It’s OK to eat some romaine lettuce again, FDA says

It’s OK to eat some romaine lettuce again, FDA says

It’s OK to eat some romaine lettuce again, FDA says

As of Monday, the FDA said the outbreak has resulted in 43 people becoming ill in 12 states, with the last reported illness onset date on October 31.

This most recent confirmed case is in an adult under the age of 65.

"Preliminary traceback information indicates that ill people in several areas across the country were exposed to romaine lettuce harvested in California".

There have been no new confirmed cases since Friday. For romaine that doesn't come in packaging, grocers and retailers are being asked to post the information, including by the register. "Our investigation at this point suggests that romaine lettuce associated with the outbreak comes from areas of California that grow romaine lettuce over the summer months, and that the outbreak appears to be related to "end of season" romaine lettuce harvested from these areas".

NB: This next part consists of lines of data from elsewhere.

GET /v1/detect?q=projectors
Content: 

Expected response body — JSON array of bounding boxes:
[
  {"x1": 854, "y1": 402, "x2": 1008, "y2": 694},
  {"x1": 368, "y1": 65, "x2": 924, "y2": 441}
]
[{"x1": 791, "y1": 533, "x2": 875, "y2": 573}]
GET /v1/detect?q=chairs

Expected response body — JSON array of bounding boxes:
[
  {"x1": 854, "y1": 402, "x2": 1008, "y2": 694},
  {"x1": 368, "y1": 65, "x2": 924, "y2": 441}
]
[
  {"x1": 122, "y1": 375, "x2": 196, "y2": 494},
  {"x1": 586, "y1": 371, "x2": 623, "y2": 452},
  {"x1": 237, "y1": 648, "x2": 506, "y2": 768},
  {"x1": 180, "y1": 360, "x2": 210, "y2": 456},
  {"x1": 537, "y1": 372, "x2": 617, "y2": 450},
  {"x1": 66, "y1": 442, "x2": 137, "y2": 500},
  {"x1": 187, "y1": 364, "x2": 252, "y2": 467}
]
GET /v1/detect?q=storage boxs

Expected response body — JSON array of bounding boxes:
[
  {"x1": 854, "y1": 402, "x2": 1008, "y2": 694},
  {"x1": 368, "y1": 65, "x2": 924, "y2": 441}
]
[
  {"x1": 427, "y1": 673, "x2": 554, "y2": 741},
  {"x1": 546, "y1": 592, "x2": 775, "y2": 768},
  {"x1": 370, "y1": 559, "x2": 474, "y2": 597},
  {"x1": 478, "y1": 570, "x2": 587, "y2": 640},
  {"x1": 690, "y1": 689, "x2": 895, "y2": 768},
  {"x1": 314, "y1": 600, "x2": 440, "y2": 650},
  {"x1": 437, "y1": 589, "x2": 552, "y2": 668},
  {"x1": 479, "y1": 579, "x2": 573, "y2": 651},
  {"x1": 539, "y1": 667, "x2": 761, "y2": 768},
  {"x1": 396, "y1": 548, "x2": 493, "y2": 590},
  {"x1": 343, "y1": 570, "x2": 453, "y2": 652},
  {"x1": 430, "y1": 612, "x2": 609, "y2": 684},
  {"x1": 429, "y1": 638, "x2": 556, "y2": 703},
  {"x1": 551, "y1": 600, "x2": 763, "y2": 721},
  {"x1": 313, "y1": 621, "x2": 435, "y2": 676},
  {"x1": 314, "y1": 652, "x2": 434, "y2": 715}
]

Investigators have been tracing back the romaine eaten by people sickened in the outbreak. "One outcome could be to extend the commitment for labeling for origin and date of harvest to other leafy greens".

Robert Whitaker, chief science officer of the Produce Marketing Association, said labeling for romaine could help limit the scope of future alerts and rebuild public trust after other outbreaks.

After posting the advisory Tuesday, the FDA investigated the outbreak over the Thanksgiving holiday period.

A limited recall of romaine in May 2018 led to $70 million less in sales from April to June than in the same period the previous year, according to an industry report.

Under the Trump administration's FDA regulations, produce growers won't be required to begin annual testing until 2022, after which any grower with an E. coli problem will have an additional two years through 2024 to resolve the issue. USA investigators never specified which salad green might be to blame for those illnesses, which happened around the same time of year as the current outbreak.

"To have something repeat in this way, there simply must be some environmental source that persisted", she said. Steps include expanding buffer zones between cattle lots and produce fields. Another possibility, she said, is that winds blew dust from the cattle lot onto produce.

"Based on further discussions with the leafy greens industry and with agricultural authorities, we have begun to narrow the location in which we believe the contaminated romaine in the current outbreak was grown", Gottlieb said. The FDA's Gottlieb has said the leading suspect is contaminated canal water used by multiple farms.

"Those who are experiencing food poisoning symptoms after consuming Romaine lettuce are advised to seek immediate medical attention at the nearest clinic or hospital."
The outbreak linked to romaine earlier this year cast doubt on how effective the measures have been, he said.